Title: | Creates a "shadow population" for comparative data analysis |
---|---|
Description: | Creates a "shadow population" for comparative data analysis. |
Authors: | Fran Barton [aut, cre] |
Maintainer: | Fran Barton <[email protected]> |
License: | MIT + file LICENSE |
Version: | 0.0.1 |
Built: | 2024-11-08 05:45:08 UTC |
Source: | https://codeberg.org/francisbarton/shadowpop |
This is a bit like creating a control group, or a training/testing set.
However, the aim is to create the best possible match between the sample
population (provided by the user) and the shadow population (generated by
the shadowpop()
function).
shadowpop( sample_data, source_data, match_cols = NULL, id_col = NULL, shadow_size = NULL )

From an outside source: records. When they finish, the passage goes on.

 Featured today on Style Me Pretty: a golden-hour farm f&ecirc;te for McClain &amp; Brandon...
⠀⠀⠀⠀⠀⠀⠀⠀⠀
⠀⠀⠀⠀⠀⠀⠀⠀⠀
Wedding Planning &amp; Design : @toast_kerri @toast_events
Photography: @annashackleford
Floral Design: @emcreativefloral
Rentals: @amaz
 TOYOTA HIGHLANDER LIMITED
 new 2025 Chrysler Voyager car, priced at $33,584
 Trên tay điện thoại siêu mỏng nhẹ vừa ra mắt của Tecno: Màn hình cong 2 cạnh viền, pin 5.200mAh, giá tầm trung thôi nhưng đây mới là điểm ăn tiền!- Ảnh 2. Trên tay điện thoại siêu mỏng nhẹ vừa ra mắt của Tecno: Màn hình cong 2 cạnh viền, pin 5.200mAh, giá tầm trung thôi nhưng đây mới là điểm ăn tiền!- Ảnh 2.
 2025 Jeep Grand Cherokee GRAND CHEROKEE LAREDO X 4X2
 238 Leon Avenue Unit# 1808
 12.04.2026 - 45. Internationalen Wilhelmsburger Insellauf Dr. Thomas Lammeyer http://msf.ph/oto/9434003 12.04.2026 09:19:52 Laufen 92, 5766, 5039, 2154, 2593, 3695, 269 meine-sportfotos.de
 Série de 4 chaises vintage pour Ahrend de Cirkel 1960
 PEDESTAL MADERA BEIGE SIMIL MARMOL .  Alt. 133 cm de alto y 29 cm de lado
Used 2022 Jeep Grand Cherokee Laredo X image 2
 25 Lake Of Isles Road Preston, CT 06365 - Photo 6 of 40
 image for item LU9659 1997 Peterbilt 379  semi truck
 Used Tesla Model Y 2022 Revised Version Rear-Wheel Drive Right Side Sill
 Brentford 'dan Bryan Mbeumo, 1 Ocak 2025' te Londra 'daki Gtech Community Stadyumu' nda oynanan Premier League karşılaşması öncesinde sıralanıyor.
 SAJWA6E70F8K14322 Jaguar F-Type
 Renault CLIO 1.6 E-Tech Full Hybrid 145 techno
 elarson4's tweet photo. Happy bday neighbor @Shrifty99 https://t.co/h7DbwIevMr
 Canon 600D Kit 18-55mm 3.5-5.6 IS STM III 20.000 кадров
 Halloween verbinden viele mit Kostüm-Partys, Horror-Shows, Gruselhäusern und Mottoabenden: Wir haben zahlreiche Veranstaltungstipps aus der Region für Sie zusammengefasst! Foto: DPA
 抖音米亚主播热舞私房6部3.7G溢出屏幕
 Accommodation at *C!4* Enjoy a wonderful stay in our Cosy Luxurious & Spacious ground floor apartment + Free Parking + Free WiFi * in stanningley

shadowpop( sample_data, source_data, match_cols = NULL, id_col = NULL, shadow_size = NULL )
sample_data |
data frame Your sample population |
source_data |
data frame A larger population from which to extract a shadow sample |
match_cols |
A character vector of column names shared between sample_data and source_data, to be used as variables to match against. Put the variable you care about most at the start of the list; "nice to have" matches towards the end |
id_col |
character A column name not included in match_cols, which acts as a unique ID or key for each row in sample_data and in source_data. An ID column named "id" will be automatically created if no id_col is specified |
shadow_size |
integer The number of rows of shadow population to create. If not specified this will be set to the same nrow as sample_data. Should be (meaningfully) less than nrow(source_data)! |